As the user 702 walks in the direction of arrow A, the objects
captured in a sequence of images 722 will move towards the user 702
(i.e. out of the page as shown in FIG. 7B). The processing module
150 can analyze the audio data from the microphones 140, 142 (steps
502 and 504) and the image data from the imaging module 190 (step
506) and infer that the user is walking, is not talking to anyone,
and that the voices 720a and 720b being detected by the
outward-facing microphone 142 are unimportant to the user.

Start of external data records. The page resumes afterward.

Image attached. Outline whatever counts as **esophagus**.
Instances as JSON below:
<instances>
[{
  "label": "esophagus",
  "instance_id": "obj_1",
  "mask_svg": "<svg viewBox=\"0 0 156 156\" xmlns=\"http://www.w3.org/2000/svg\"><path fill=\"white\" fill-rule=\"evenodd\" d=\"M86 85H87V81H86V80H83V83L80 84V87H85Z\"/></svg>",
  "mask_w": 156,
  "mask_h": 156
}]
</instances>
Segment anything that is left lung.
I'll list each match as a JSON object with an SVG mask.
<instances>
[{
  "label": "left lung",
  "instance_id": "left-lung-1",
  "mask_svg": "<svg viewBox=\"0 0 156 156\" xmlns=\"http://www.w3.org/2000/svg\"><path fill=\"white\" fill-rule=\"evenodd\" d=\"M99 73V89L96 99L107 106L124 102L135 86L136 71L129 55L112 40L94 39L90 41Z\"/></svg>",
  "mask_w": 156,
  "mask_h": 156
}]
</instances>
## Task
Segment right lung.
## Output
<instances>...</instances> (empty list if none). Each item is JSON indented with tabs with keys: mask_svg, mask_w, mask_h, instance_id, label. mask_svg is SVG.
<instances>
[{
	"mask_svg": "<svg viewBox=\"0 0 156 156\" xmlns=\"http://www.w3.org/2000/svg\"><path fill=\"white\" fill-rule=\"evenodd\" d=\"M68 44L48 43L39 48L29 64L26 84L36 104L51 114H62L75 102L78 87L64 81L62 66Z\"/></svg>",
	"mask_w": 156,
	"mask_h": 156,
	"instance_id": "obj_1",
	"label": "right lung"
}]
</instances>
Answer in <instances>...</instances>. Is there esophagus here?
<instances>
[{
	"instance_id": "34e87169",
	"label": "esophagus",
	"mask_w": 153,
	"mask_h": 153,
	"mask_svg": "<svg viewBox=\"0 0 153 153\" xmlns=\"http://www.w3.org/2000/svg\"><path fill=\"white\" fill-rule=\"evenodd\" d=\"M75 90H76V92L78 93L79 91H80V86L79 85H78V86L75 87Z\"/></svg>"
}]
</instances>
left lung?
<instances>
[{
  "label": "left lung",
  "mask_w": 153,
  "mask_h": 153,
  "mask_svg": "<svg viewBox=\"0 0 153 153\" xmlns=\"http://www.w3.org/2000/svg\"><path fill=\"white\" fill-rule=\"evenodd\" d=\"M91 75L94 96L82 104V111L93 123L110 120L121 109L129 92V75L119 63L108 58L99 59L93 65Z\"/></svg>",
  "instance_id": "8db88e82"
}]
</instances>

Consequently, the processing module 150 can assume that the
conversations detected by the outward-facing microphone 142 are not
important and can be ignored. Furthermore, the processing module
150 can infer that information about the user's 702 changing
surroundings being detected by the imaging module 190 may be more
relevant and useful to the user.
[0045] As another example, with reference to FIGS. 4, 8A, and 8B, a
user 802 may be walking along a busy city sidewalk with a colleague
830 with whom he is talking Here, the outward-facing microphone 140
may detect the voice 833 of the colleague 830 and also the voices
820a and 820b of other people 818a and 818b, respectively. The
inward-facing microphone 140 can detect the user's voice 803 when
the user 802 speaks to his colleague 830. Also, the imaging module
190 can be detecting a constantly changing scene as the user walks
along. Arrow 822 illustrates a direction of view of the imaging
module 190. For example, a captured image 822 can include images of
various objects, such as the sidewalk 806, a wall 808, posters 812
and 814 on the wall 808. A captured image 822 can also include the
other people 818a and 818b and a sign 816, such as a bus stop sign
816. As the user 802 walks in the direction of arrow A, the objects
captured in a sequence of images 822 will move towards the user 802
(i.e. out of the page as shown in FIG. 8B). The processing module
150 can analyze the audio data from the microphones 140, 142 (steps
502 and 504) and the image data from the imaging module 190 (step
506) and infer that the user 802 is walking and that information
about the user's 802 changing surroundings being detected by the
imaging module 190 may be relevant and useful to the user. However,
unlike the previous example, the user 802 is walking and talking to
his colleague 830. The processing module 150 can analyze the audio
data from the microphones 140, 142 (steps 502 and 504) to determine
that one voice being detected by the outward-facing microphone 142,
the colleague's voice 833, is consistent as the user 802 walks
along whereas the voices 820a and 820b of other passersby 820a and
820b, respectively, come and go as the user 802 moves past them.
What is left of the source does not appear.